Uzun mesafeli kampanyalar, nehir geçişleri ve kıyı kalelerinin ele geçirilmesi için Slavlar, çok hızlı bir şekilde inşa ettikleri kale filosunu kullandılar. Büyük seferler ve derin saldırılardan önce, genellikle, önemli müfrezelerin kuvvetleri tarafından yürürlükte olan ve düşmanın direnme yeteneğini test eden keşifler yapıldı.

Rusların taktikleri, Romalıların olağanüstü önem verdiği savaş oluşumları inşa etme biçimlerini icat etmekten değil, hem saldırıda hem de savunmada düşmana saldırmanın çeşitli yöntemlerindeydi. Bu taktiği kullanmak için, Slavların ciddi şekilde dikkat ettiği iyi bir askeri istihbarat organizasyonu gerekliydi. Düşman bilgisi, sürpriz saldırılara izin verdi. Müfrezelerin taktiksel etkileşimi, hem saha savaşında hem de kalelere yapılan saldırı sırasında ustaca gerçekleştirildi. Kale kuşatması için eski Slavlar, tüm modern kuşatma ekipmanlarını kısa sürede yaratmayı başardılar. Diğer şeylerin yanı sıra, Slav savaşçıları düşman üzerindeki psikolojik etkiyi ustaca kullandılar.
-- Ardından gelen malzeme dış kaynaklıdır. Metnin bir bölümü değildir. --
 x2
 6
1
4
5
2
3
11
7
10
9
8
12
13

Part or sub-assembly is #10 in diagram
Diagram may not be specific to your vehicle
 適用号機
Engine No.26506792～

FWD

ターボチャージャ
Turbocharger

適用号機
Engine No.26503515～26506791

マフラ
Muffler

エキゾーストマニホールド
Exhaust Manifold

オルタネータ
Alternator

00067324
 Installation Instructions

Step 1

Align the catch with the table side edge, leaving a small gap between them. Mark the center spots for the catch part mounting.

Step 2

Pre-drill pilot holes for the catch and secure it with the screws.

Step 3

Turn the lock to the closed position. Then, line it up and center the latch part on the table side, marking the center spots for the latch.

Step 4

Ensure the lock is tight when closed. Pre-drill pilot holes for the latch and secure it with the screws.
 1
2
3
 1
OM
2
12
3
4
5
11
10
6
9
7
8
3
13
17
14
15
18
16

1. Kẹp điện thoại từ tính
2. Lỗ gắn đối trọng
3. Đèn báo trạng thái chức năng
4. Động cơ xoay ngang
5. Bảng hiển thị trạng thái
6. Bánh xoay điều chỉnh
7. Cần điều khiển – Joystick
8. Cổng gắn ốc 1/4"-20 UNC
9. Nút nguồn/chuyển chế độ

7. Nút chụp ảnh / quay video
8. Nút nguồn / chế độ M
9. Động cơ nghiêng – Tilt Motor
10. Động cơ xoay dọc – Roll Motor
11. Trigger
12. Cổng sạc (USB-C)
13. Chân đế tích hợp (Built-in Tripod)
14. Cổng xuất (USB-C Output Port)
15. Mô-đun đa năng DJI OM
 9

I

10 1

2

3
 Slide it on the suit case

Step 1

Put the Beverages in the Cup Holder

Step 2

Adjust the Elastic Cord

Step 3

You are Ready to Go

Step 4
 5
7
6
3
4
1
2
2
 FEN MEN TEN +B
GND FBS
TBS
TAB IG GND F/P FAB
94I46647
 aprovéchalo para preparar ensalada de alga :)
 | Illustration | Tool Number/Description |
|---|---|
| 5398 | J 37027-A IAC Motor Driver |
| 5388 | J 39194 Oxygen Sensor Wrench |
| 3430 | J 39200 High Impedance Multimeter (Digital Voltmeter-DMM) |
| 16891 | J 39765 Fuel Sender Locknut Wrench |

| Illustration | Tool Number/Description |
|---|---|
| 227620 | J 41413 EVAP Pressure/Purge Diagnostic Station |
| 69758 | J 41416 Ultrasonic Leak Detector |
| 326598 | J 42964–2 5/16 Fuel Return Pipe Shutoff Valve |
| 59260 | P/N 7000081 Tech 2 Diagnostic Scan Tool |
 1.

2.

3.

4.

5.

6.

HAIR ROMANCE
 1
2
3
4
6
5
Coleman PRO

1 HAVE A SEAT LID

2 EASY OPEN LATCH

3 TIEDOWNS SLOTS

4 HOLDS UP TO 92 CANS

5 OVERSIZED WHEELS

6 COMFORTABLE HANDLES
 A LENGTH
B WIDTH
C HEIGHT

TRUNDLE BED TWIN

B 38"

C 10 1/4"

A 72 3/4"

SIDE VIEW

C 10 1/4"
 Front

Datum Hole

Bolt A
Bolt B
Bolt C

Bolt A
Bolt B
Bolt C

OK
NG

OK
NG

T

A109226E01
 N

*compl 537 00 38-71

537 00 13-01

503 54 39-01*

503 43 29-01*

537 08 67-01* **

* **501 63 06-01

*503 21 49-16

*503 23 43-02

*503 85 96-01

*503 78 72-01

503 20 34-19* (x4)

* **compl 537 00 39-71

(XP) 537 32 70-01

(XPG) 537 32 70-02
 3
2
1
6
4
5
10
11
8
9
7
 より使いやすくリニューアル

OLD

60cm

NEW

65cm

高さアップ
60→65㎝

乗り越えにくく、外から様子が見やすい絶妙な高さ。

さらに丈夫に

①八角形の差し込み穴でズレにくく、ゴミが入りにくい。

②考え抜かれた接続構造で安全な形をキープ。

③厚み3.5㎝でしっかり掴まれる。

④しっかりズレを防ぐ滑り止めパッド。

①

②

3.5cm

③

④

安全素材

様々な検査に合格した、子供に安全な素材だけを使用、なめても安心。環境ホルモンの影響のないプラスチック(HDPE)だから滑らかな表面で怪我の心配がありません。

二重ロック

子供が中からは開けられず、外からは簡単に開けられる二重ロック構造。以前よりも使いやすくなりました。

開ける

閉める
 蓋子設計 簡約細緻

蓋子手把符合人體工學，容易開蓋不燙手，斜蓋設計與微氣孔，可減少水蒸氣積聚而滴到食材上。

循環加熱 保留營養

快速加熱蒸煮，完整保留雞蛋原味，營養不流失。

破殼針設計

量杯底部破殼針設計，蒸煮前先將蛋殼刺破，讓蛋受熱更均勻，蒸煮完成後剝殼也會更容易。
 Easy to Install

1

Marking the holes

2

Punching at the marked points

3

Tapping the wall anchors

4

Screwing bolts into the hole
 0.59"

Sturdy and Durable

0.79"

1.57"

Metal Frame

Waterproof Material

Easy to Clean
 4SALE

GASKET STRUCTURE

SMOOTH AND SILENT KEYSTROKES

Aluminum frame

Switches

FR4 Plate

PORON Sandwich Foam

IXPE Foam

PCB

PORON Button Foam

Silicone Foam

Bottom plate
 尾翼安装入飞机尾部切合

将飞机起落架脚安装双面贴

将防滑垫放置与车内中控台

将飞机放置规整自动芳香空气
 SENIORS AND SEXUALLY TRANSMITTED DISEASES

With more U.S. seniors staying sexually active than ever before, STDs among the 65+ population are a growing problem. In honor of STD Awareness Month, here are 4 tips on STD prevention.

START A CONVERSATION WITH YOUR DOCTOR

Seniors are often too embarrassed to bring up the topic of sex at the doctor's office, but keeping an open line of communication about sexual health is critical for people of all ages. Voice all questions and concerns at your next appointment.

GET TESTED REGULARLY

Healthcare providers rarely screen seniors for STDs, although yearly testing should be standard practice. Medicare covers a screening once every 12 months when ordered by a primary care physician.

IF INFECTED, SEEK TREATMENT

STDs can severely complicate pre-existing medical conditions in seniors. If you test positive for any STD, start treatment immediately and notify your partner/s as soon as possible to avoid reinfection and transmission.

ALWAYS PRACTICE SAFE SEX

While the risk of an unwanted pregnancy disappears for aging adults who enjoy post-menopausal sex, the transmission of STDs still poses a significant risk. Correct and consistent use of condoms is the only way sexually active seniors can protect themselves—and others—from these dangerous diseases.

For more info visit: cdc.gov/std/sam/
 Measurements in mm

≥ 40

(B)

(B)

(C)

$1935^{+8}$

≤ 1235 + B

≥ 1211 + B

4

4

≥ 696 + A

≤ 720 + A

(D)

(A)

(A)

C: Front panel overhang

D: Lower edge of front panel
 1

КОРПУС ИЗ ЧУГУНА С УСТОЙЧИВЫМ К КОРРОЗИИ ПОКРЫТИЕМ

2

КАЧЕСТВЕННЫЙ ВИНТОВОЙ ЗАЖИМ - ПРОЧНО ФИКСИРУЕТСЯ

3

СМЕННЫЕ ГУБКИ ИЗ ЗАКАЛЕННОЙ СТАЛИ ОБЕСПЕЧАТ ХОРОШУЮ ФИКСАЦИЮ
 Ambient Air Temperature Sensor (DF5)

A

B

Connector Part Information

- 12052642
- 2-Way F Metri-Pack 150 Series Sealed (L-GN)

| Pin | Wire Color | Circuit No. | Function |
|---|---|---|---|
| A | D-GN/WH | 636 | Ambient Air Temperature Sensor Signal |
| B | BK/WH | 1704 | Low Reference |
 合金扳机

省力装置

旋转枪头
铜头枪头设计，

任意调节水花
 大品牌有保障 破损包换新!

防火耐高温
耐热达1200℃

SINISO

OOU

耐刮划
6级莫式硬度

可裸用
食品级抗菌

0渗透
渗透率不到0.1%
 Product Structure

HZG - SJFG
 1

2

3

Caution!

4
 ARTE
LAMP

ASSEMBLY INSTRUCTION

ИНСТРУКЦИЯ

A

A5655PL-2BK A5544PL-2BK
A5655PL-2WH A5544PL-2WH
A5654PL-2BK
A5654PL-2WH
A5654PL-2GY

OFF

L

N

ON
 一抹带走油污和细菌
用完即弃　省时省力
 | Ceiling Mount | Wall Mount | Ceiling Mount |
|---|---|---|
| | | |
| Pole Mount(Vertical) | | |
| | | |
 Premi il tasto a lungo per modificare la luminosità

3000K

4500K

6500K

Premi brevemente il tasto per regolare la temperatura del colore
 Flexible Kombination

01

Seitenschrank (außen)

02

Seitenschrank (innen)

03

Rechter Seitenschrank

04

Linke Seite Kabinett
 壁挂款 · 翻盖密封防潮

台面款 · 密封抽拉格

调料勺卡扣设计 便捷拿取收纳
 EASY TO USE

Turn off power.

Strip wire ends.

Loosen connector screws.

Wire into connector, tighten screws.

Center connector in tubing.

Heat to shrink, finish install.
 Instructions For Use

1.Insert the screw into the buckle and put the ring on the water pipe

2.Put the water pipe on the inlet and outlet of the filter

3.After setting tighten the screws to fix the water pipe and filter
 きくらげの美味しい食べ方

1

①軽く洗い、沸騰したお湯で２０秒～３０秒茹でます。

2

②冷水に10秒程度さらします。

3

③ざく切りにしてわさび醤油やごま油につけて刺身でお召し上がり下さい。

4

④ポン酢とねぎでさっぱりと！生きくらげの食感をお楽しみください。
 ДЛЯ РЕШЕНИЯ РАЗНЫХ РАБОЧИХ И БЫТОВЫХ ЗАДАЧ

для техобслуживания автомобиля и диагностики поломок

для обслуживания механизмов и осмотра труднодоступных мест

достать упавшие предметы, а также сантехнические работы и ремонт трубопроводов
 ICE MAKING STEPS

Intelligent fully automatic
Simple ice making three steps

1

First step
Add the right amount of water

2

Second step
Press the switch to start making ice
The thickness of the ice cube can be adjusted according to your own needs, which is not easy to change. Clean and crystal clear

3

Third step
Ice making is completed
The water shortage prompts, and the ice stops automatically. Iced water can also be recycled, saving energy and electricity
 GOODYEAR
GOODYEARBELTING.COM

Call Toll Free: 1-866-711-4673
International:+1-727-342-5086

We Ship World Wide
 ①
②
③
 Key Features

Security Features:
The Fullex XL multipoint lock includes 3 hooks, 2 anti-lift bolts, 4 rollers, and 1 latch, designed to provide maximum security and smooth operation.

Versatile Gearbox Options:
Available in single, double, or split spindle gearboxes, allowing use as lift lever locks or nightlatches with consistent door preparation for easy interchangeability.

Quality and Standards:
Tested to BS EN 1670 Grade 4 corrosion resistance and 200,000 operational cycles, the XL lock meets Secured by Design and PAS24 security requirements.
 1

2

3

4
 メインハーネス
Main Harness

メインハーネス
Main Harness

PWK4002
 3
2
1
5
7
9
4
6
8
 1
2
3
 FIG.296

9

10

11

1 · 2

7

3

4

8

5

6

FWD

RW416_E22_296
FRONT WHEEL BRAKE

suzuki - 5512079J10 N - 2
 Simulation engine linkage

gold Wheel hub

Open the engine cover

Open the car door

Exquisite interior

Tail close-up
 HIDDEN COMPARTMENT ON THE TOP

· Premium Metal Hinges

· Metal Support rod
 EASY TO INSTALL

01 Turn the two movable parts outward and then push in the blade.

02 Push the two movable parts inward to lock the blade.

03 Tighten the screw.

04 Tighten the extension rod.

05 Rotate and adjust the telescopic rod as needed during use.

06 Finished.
Böylece, 18 Haziran 860 sabahının erken saatlerinde, Bizans İmparatorluğu'nun başkenti Konstantinopolis, Rus ordusu tarafından beklenmedik bir şekilde saldırıya uğradı. Rus denizden geldi, şehrin surlarına indi ve onu kuşattı. Savaşçılar kollarını açarak yoldaşlarını kaldırdılar ve güneşte parıldayan kılıçlarını sallayarak yüksek duvarlarda duran Konstantinopolis halkını şaşkına çevirdiler. Bu "saldırı" Rusya için büyük bir anlam ifade etti - ilk kez genç bir devlet büyük bir imparatorlukla karşı karşıya geldi, ilk kez, olayların göstereceği gibi, ona askeri, ekonomik ve toprak iddialarını sundu. Ve en önemlisi, bu açıklayıcı, psikolojik olarak doğru hesaplanmış saldırı ve müteakip "dostluk ve sevgi" barış anlaşması sayesinde Rusya, Bizans'ın eşit bir ortağı olarak tanındı. Rus tarihçi daha sonra o andan itibaren "Ruska toprağı aramaya başladı" diye yazdı.

Burada sıralanan tüm savaş ilkeleri günümüzde önemini kaybetmemiştir. Kılık değiştirme ve askeri kurnazlık, nükleer teknoloji çağında ve bilgi patlamasında alaka düzeyini mi yitirdi? Son askeri çatışmaların gösterdiği gibi, keşif uyduları, casus uçakları, mükemmel teçhizat, bilgisayar ağları ve muazzam yıkıcı güce sahip silahlarla bile, kauçuk ve ahşap modeller uzun süre bombalanabilir ve aynı zamanda tüm dünyaya yüksek sesle yayınlanabilir. büyük askeri başarılar.

Gizlilik ve sürpriz anlamını yitirdi mi?

Rus paraşütçüleri beklenmedik bir şekilde Kosova'daki Priştine havaalanında aniden belirdiğinde ve "müttefiklerimiz" hiçbir şey yapamayacak durumdayken, Avrupalı ve NATO stratejistlerinin ne kadar şaşırdıklarını hatırlayalım.